Exercise
The response should consist of the records that follow, printed exactly.

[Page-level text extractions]
|---|

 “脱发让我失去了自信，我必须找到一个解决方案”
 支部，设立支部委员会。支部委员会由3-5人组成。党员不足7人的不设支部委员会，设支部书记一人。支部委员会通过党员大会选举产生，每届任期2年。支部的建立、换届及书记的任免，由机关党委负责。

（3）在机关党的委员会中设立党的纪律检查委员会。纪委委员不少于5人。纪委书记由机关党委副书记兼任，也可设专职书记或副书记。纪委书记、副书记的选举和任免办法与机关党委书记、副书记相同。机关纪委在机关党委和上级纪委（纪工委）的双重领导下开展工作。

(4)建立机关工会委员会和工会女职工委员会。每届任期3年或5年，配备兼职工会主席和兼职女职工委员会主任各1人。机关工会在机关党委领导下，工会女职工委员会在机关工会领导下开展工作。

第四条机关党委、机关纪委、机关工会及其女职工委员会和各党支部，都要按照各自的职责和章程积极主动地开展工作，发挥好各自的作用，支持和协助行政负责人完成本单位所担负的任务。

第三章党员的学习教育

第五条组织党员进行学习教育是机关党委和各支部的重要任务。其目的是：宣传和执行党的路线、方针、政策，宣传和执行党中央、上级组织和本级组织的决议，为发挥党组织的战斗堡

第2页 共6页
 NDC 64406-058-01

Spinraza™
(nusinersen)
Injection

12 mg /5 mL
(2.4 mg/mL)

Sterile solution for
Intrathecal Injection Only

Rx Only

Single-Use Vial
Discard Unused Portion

|---|

Answer box
 “脱发让我失去了自信，我必须找到一个解决方案”
 支部，设立支部委员会。支部委员会由3-5人组成。党员不足7人的不设支部委员会，设支部书记一人。支部委员会通过党员大会选举产生，每届任期2年。支部的建立、换届及书记的任免，由机关党委负责。

（3）在机关党的委员会中设立党的纪律检查委员会。纪委委员不少于5人。纪委书记由机关党委副书记兼任，也可设专职书记或副书记。纪委书记、副书记的选举和任免办法与机关党委书记、副书记相同。机关纪委在机关党委和上级纪委（纪工委）的双重领导下开展工作。

(4)建立机关工会委员会和工会女职工委员会。每届任期3年或5年，配备兼职工会主席和兼职女职工委员会主任各1人。机关工会在机关党委领导下，工会女职工委员会在机关工会领导下开展工作。

第四条机关党委、机关纪委、机关工会及其女职工委员会和各党支部，都要按照各自的职责和章程积极主动地开展工作，发挥好各自的作用，支持和协助行政负责人完成本单位所担负的任务。

第三章党员的学习教育

第五条组织党员进行学习教育是机关党委和各支部的重要任务。其目的是：宣传和执行党的路线、方针、政策，宣传和执行党中央、上级组织和本级组织的决议，为发挥党组织的战斗堡

第2页 共6页
 NDC 64406-058-01

Spinraza™
(nusinersen)
Injection

12 mg /5 mL
(2.4 mg/mL)

Sterile solution for
Intrathecal Injection Only

Rx Only

Single-Use Vial
Discard Unused Portion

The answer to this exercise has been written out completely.